▶ [DESCRIPTION OF THE TASK] Only the text should come through, so restate the listing exactly and drop its images.
[[ EXERCISE DATA open ]]
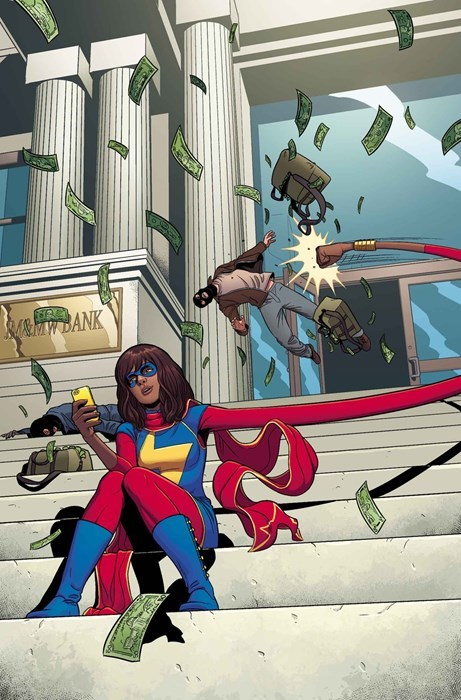 text,ms marvel,Straight off the Page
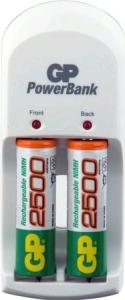 GP PowerBank S350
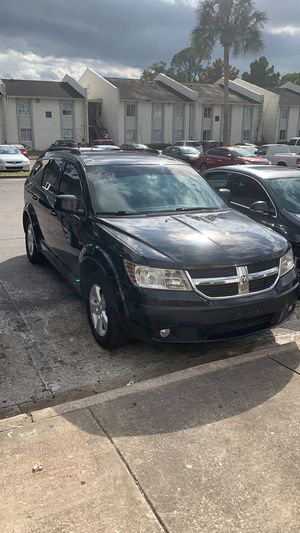 Vendo dodge journey 2010 for Sale in Miami, FL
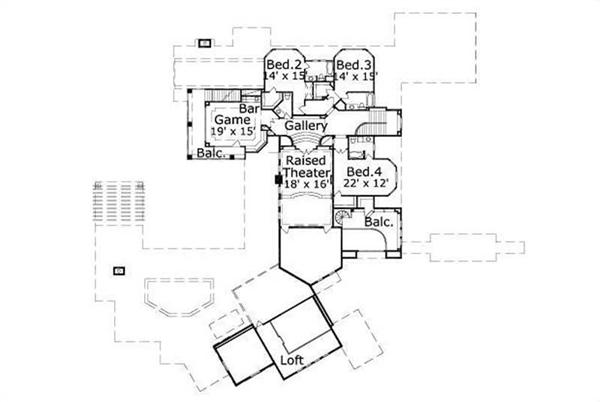 HOUSEPLANS OF OHP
[[ EXERCISE DATA closed ]]
▶ [ANSWER BELOW]
 text,ms marvel,Straight off the Page
 GP PowerBank S350
 Vendo dodge journey 2010 for Sale in Miami, FL
 HOUSEPLANS OF OHP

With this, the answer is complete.